そういえば、浴衣は販売しないの? みんなに訊かれるんだけど?
「そろそろ、販売するよ。……やっと、私以外にも、浴衣を作れるレベルの娘が出てきたもの。量産できるわ」
浴衣製作と、イモムシ飼育は同じレベルなのですね……。ちょっと複雑。
浴衣ガールがいっぱい増えたら、中央広場で盆踊りでもしようか?
PvPのゲームで、何やってるのかって言われちゃいそうだけど。
「ふふふっ……。そのくらいの楽しみはあっても良いわよね。屋台も鈴カステラとか、綿あめとか頑張ってもらって」
「……たこ焼きと魚の串焼きも」
相変わらず、リルは甘い物より、酒の肴系が好きなのね。
枝豆とか、イカの筒焼きとかも有ると、ケインさんやピノさんが喜ぶ。
「あ、枝豆はもう有るわよ?」
「本当に?」
「だって、リルちゃんの食べてるゴーヤチャンプルにお豆腐が入ってるじゃない。大豆が出来たなら、呑んべたちがやらないわけ無いでしょ?」
そりゃあそうだ。大豆になる前に収穫できるし、茹でるだけ。
っと、急にリルが走り出したと思ったら、黄色いワンピの女性にしがみつく。
……あれって、黒い服着てないけど、フロリナさんだよね?
仕方なく、トリプルバーガーとポテトのセットに唐揚げを付けて、私たちのテーブルに引っ張られてきた。
この人、意外に肉食系?
「ゲーム中なら、いくら食べても太らないもの。ストレス発散には持って来い」
そう微笑みながら、パティ3枚重ねに、たっぷりとチーズの蕩けたバーガーを、豪快に齧った。

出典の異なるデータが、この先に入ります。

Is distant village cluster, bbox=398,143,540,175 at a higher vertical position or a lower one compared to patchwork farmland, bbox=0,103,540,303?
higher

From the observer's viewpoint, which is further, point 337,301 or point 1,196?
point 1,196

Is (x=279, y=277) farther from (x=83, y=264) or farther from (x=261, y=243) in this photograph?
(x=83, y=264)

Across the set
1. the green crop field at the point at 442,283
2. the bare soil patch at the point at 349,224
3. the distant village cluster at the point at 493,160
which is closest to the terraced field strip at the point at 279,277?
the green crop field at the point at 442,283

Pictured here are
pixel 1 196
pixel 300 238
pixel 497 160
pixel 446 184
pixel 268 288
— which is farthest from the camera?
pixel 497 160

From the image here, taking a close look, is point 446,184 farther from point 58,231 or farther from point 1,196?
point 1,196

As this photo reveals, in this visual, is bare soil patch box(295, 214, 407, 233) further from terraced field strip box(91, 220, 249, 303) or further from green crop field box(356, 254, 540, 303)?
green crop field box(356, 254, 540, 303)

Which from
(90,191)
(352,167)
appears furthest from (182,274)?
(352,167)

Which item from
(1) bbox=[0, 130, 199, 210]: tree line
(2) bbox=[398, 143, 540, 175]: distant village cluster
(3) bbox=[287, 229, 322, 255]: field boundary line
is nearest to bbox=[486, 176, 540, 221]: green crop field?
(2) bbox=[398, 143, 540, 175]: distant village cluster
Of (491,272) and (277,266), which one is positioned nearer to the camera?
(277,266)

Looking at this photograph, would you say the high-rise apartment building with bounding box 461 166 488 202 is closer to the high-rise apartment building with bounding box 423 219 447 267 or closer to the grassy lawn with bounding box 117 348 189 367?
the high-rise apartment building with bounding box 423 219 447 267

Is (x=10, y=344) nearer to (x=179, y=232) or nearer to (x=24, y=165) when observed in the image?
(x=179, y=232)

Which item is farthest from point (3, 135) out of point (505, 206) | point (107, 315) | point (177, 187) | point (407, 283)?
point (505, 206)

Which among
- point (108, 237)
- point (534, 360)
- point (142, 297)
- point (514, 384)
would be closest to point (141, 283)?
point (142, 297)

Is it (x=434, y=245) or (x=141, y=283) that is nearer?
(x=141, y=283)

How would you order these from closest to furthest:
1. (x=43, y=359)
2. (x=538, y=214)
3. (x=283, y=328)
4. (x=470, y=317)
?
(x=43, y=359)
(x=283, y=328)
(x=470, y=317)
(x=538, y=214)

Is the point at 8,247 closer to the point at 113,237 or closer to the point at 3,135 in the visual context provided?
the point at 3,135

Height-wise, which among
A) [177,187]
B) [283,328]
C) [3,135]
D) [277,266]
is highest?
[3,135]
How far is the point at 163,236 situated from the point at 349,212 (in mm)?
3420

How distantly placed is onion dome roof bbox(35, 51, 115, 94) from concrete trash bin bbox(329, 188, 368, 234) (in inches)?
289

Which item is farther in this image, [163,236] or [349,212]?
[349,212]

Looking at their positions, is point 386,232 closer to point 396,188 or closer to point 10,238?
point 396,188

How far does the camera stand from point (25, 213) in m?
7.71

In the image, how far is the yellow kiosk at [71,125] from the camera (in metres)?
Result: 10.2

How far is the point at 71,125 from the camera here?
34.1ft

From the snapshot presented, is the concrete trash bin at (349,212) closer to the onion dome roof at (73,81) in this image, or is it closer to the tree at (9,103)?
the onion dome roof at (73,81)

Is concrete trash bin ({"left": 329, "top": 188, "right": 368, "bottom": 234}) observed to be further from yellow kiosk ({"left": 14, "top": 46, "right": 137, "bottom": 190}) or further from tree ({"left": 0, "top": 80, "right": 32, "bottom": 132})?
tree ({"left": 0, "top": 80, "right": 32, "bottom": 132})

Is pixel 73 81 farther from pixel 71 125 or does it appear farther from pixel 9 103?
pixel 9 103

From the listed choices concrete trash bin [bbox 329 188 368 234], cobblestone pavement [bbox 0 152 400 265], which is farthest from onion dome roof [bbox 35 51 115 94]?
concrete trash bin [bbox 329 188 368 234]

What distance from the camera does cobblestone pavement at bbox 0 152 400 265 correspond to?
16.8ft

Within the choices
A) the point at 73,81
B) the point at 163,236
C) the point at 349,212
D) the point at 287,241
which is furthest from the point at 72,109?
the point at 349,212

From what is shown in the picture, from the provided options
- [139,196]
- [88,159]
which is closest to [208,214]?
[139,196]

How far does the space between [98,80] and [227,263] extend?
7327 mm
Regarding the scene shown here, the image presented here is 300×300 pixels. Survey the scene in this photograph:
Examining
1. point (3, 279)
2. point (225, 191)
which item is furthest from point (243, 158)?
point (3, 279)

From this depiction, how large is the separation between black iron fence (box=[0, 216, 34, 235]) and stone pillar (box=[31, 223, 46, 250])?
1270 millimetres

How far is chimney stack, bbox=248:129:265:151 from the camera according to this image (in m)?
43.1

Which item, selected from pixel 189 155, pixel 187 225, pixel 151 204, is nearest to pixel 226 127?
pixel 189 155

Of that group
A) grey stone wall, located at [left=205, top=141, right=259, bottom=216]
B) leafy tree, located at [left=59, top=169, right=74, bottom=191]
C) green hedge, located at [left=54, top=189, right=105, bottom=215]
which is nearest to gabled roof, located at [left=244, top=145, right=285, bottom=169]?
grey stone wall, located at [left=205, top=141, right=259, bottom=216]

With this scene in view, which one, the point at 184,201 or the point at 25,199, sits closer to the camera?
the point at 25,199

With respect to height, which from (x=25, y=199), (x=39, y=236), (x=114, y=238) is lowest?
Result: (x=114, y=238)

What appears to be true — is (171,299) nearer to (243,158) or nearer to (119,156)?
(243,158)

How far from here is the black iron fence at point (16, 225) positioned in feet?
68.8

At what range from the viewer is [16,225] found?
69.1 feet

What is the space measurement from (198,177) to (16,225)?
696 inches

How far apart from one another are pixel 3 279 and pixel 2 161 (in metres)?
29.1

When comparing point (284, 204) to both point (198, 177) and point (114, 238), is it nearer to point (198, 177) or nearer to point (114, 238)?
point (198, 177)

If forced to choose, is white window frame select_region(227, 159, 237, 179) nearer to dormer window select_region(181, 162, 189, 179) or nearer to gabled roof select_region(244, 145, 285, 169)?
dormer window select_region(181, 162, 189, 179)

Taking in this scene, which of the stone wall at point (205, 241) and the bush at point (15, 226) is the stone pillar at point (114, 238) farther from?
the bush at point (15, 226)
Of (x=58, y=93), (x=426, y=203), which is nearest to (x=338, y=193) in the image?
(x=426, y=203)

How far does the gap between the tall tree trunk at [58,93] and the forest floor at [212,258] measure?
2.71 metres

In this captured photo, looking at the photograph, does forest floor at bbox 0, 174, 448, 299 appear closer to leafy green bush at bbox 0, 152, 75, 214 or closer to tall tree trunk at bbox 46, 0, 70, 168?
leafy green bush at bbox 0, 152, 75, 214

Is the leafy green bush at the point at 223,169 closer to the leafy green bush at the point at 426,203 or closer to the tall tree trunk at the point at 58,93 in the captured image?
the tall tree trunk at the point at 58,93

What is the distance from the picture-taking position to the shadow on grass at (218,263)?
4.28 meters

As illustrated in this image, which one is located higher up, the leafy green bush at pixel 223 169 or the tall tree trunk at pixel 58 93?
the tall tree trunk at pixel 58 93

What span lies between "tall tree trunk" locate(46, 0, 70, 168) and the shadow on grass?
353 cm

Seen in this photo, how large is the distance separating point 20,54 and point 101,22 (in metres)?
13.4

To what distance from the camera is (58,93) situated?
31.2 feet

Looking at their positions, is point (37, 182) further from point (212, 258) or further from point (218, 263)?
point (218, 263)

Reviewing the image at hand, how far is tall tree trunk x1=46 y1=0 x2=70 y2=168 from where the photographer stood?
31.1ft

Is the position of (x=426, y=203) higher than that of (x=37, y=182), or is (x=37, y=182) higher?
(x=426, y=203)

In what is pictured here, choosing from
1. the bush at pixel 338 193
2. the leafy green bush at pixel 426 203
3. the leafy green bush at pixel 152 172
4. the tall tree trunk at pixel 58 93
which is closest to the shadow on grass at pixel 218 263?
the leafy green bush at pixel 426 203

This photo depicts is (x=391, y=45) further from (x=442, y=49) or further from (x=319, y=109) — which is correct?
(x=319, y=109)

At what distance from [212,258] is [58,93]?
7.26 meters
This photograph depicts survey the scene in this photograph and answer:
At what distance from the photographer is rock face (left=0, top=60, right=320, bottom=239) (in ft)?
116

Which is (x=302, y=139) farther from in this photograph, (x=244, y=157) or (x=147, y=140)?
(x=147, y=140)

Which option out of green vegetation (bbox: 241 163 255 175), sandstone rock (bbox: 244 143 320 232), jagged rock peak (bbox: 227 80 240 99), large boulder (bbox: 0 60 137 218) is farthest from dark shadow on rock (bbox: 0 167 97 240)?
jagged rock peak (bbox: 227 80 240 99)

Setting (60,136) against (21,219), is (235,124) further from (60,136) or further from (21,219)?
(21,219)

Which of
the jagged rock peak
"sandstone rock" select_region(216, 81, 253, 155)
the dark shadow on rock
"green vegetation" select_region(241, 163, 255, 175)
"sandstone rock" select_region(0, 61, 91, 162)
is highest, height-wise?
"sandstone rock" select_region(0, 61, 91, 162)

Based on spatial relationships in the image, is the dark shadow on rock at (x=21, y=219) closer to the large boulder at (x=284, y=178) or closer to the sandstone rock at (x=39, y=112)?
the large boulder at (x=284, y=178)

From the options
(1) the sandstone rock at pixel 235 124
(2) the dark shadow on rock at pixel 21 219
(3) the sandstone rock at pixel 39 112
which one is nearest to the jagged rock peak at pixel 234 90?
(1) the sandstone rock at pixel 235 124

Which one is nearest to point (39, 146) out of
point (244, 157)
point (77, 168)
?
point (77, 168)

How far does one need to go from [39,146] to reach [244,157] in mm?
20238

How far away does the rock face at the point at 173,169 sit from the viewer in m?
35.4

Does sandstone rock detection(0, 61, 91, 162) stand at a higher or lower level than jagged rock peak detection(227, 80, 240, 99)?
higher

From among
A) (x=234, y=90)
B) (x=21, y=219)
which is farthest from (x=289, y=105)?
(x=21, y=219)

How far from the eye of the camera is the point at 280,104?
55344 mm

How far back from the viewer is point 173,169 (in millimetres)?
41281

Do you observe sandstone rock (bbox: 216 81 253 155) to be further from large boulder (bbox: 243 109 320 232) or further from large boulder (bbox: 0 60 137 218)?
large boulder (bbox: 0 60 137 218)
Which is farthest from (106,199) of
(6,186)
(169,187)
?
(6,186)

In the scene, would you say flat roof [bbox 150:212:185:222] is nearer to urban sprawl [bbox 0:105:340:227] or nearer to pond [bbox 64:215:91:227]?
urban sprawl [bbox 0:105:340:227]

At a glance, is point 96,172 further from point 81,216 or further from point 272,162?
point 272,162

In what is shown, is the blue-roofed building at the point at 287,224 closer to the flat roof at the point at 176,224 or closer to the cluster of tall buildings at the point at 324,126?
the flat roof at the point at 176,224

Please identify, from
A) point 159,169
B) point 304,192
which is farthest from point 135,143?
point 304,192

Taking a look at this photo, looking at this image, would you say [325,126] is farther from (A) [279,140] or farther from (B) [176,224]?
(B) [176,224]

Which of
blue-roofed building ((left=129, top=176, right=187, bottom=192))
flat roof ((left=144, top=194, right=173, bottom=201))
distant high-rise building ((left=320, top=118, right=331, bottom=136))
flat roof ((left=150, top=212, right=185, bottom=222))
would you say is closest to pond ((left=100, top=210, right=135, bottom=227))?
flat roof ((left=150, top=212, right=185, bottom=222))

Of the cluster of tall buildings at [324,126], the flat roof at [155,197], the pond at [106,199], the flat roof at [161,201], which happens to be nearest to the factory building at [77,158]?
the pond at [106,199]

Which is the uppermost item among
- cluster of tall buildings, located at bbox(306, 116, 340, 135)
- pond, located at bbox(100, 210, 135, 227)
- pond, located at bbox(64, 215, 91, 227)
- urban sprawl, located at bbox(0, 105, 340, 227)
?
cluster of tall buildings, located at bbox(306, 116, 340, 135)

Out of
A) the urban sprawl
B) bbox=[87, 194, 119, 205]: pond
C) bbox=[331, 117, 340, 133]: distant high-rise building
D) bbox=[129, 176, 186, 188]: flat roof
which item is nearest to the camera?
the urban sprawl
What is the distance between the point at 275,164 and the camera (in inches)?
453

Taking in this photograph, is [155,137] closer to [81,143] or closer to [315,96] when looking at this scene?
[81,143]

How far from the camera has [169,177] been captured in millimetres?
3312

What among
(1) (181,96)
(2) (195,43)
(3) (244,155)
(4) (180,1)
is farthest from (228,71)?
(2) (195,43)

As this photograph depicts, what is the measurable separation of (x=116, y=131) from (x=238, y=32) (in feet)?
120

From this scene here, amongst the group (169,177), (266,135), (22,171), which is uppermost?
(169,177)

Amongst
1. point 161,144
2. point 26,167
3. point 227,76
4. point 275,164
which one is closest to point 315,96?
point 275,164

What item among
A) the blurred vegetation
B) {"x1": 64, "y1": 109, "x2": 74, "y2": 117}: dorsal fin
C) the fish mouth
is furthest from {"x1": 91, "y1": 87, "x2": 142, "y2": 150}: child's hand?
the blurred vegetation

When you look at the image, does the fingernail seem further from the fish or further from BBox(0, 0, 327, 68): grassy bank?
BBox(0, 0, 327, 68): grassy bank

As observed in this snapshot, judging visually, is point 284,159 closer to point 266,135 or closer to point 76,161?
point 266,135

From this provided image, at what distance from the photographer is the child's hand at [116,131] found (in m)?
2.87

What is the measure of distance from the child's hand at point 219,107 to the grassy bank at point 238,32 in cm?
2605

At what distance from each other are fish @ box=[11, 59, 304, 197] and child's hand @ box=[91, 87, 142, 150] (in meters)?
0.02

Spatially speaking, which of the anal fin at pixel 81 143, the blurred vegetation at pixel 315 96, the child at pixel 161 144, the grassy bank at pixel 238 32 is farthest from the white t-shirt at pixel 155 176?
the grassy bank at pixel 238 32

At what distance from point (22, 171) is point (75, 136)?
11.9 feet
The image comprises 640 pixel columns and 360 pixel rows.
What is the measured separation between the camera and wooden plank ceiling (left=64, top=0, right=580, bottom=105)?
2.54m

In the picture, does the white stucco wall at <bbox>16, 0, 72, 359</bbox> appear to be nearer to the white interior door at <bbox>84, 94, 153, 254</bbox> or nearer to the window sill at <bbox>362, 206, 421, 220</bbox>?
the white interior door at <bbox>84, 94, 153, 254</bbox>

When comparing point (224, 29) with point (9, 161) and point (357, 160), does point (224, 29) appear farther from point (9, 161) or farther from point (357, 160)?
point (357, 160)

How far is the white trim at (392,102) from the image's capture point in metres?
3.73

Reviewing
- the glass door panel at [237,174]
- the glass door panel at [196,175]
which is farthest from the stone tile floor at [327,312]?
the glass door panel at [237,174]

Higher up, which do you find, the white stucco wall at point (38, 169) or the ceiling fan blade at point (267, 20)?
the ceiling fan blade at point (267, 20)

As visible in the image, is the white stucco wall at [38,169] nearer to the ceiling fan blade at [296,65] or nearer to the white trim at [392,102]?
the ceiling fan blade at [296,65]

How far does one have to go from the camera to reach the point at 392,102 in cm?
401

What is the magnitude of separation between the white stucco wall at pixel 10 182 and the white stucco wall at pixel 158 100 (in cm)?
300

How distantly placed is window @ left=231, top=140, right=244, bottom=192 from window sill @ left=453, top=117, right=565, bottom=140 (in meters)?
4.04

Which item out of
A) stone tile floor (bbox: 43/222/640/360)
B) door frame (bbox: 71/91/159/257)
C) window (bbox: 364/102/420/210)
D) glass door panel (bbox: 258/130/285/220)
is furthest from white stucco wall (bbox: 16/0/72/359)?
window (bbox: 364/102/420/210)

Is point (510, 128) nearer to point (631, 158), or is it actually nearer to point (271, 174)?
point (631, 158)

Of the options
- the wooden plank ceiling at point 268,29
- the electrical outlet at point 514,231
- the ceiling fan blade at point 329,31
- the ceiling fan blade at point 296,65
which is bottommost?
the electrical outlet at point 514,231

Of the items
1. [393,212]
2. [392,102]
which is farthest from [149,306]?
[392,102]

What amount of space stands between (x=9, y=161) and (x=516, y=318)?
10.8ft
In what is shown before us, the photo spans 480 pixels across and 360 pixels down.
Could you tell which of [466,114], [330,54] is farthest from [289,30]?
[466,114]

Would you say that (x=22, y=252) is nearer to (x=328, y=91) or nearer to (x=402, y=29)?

やっぱり、『ブレイク・ライン』のみんなの分の、買い出しなのかな?
「一度味を占めちゃうと、やっぱりね。……食の痩せ我慢は良くないわ」
「そうなると、ロキさんたちが一番可愛そう? ラドリオさんたちの第3集落は美味しい匂いがしてたし……」
「安心して、こっちで好評の食べ物は、向こうで屋台出したりしてるから」
「最前線でしょ? 料理人さん、危なくない?」
「ロキさんも料理人だし、同じ様にサブで料理を持ってる戦闘中心の人は意外に多いのよ」
そっか……串焼きの匂いに釣られて、ロキさんと知り合ったのは私だ。
未だに串焼きに関しては、ロキさんのが一番だと思ってる。
「そういえば、『ブレイク・ライン』には、料理兼任の人はいないの?」
「いるわよ? 知らん顔して、料理ギルドに合流して現在修行中」
涼しい顔で、フロリナさんが暴露した。
ですよねー。リルを私に預けて、ジュエラー修行させてるくらいだ。このフロリナさんがいて、美味しいものを見逃すわけがない。
今はみんな、貪欲に新食材、新料理を開発中だから、当分は帰れそうにないと思う。
それがリーダーのハーディさんなら、私は本気で笑うぞ。
「ないない。ハーディは服飾の人だから」
思わぬ暴露に、紬さんと顔を見合わせて大爆笑してしまった。
……似合わねー。
でも、リアルの彼は美大生だと言ってたから、芸術肌ではあるんだよね。
「……私の黒猫ぬいぐるみ、ハーディが作ってくれた」
やめて、リル。想像すると可愛すぎる。
あの強面を決め込んでる人がチクチクと、リルの居場所の印の黒猫ぬいぐるみを作ってあげたなんて……優し過ぎるし、可愛い。
「こら、リル。それは内緒にしてあげないと……」
なんて、フロリナさんに叱られてる。
紬さんと二人、これはニマニマするしか無い。
暑い南国仕様のお陽様の下。ガールズトークはしばらく続いた。